### Document segment
Last night, I watched the movie Blended. At one point, single mom Lauren (played by Drew Barrymore) goes on a blind date. Her son questions her about her date, asking her things that he could only know if he’d read her email. Realizing that her son had invaded her privacy and looked in her computer, she talks to him about the importance of respecting privacy. A little later, while gathering laundry from under her son’s bed, Lauren discovers a bikini-clad centerfold with a picture of their babysitter’s head taped over the model’s face. Shocked and disgusted, she rips the page to shreds. However, her conversation about respecting privacy comes back to haunt her and she instantly regrets tearing up the picture. Which leads me to the question – is it important to respect your child’s privacy (especially if you expect him to respect yours) or, as a parent, do you have the right, or even the responsibility, to invade your child’s personal space to monitor what he’s doing?
I put myself in Lauren’s place. What would I do if I found a centerfold with the babysitter’s face taped to it under my son’s bed? First, since my kids’ babysitters are their older siblings, I’d probably have to sign us all up for therapy. Then, as much as I’d like to throw it away and pretend like it simply disappeared into the great unknown along with all the single socks, that one brown button I can no longer find, and the remnants of my sanity, I’d have to confront my kid with the whole “it’s normal part of growing up, but don’t objectify women” speech.
But is it okay to snoop into your kids’ lives? Just last week, I read about hackers getting thousands of Snapchat photos. If you’d checked up on your child’s social media use and had seen inappropriate pictures, maybe you could’ve stopped their behavior before Snapchat was infiltrated. That could certainly save a ton of embarrassment, therapy, and even worse consequences. Then again, if you’ve taught your child about acceptable social media use, you shouldn’t have to check up on them, right? In a perfect world anyway. And if they didn’t heed your wise advice, I imagine they’d certainly learn quickly after their leaked photos hit the Internet.
A father came and spoke at my school a couple years ago. He talked about his son who had committed suicide. After his son died, this father searched his computer for clues as to what triggered his son’s depression. What he found was a wealth of information that showed his son had been the victim of unbearable cyber-bullying. Had this father been checking up on his son’s online activity, he could have intervened and very possibly prevented this horrific tragedy. Does this mean that we, as parents, have an obligation to check up on our kids in order to keep them safe?

### Recorded data
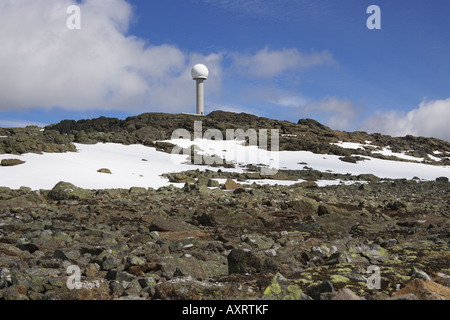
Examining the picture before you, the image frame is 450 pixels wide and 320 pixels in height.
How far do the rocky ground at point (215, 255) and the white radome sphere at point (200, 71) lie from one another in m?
59.4

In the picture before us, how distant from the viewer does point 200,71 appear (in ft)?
231

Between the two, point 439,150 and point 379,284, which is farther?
point 439,150

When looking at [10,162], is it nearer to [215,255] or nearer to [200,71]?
[215,255]

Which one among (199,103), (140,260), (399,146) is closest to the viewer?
(140,260)

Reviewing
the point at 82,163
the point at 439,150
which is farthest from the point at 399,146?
the point at 82,163

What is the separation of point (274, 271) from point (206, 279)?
3.75ft

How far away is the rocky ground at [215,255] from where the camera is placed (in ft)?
15.1

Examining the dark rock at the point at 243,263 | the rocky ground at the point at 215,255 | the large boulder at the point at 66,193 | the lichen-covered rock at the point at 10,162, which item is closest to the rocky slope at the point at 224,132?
the lichen-covered rock at the point at 10,162

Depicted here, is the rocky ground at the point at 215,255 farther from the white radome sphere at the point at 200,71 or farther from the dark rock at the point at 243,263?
the white radome sphere at the point at 200,71

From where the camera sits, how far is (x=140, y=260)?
19.7ft

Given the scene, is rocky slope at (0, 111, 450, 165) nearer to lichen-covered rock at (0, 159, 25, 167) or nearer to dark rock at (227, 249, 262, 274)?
lichen-covered rock at (0, 159, 25, 167)

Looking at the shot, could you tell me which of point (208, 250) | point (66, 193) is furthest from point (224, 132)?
point (208, 250)

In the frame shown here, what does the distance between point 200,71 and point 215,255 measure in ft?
219
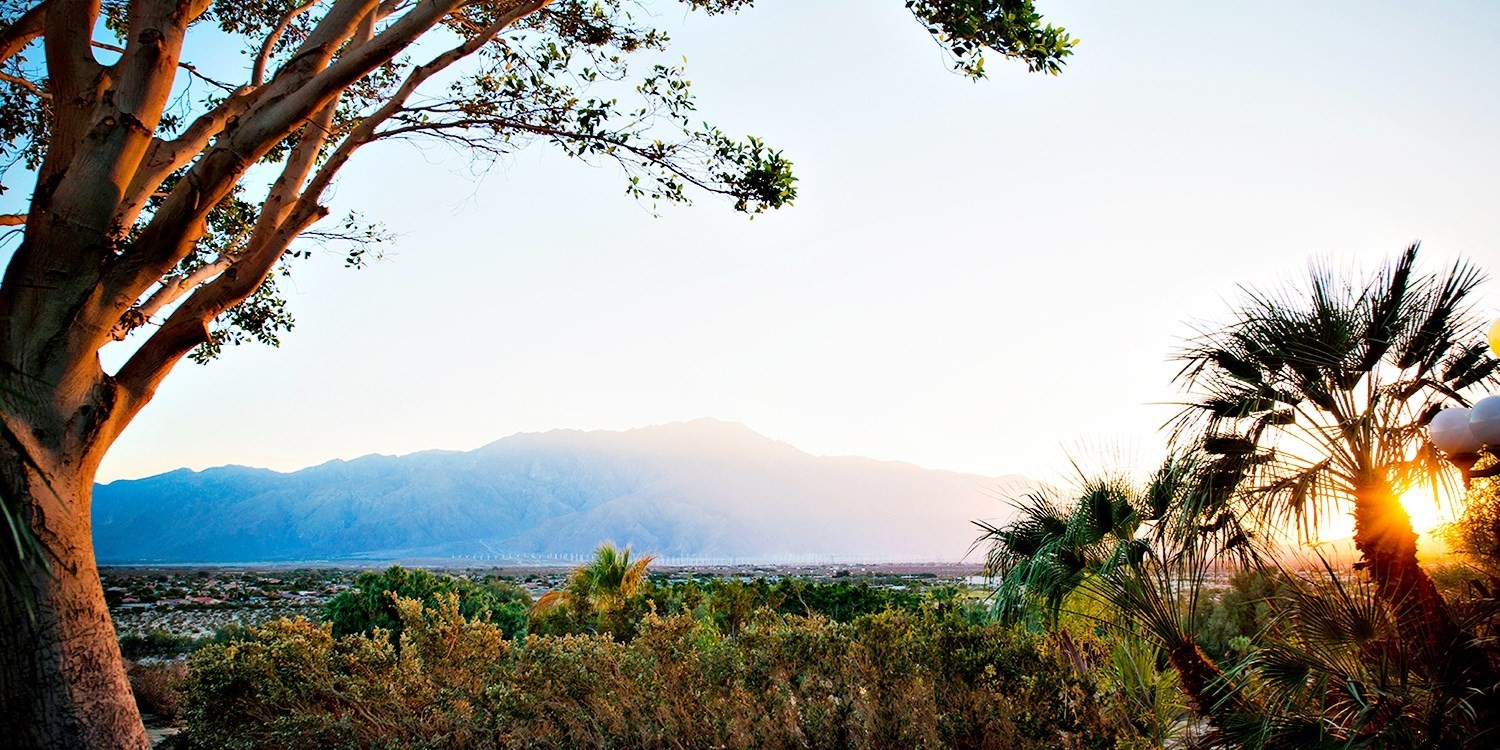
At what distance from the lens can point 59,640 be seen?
12.8ft

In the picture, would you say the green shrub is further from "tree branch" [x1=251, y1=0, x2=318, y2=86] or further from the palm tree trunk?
the palm tree trunk

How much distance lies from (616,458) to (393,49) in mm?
188027

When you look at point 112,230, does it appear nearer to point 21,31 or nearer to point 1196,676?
point 21,31

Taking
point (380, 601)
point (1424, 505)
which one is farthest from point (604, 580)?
point (1424, 505)

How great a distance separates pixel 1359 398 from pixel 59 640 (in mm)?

### Tasks to perform
**1.** Answer these questions from the piece on children's privacy:
(a) What did Lauren discover while gathering laundry from under her son's bed?
(b) Who babysits the writer's kids?
(c) What did the father who spoke at the writer's school find when he searched his son's computer?
**2.** Summarize the piece on children's privacy in two sentences.

### Answers in order
**1.**
(a) A bikini-clad centerfold with a picture of their babysitter's head taped over the model's face.
(b) Their older siblings.
(c) A wealth of information showing that his son had been the victim of unbearable cyber-bullying.

**2.** After watching Lauren in the movie Blended lecture her son about privacy and then tear up a centerfold found under his bed, the writer asks whether parents should respect a child's privacy or have the right, or even the responsibility, to monitor what the child is doing. The writer weighs checking up on kids' social media against trusting what they have been taught, and recalls a father whose son committed suicide and who found evidence of cyber-bullying on the son's computer that he could have acted on had he been checking.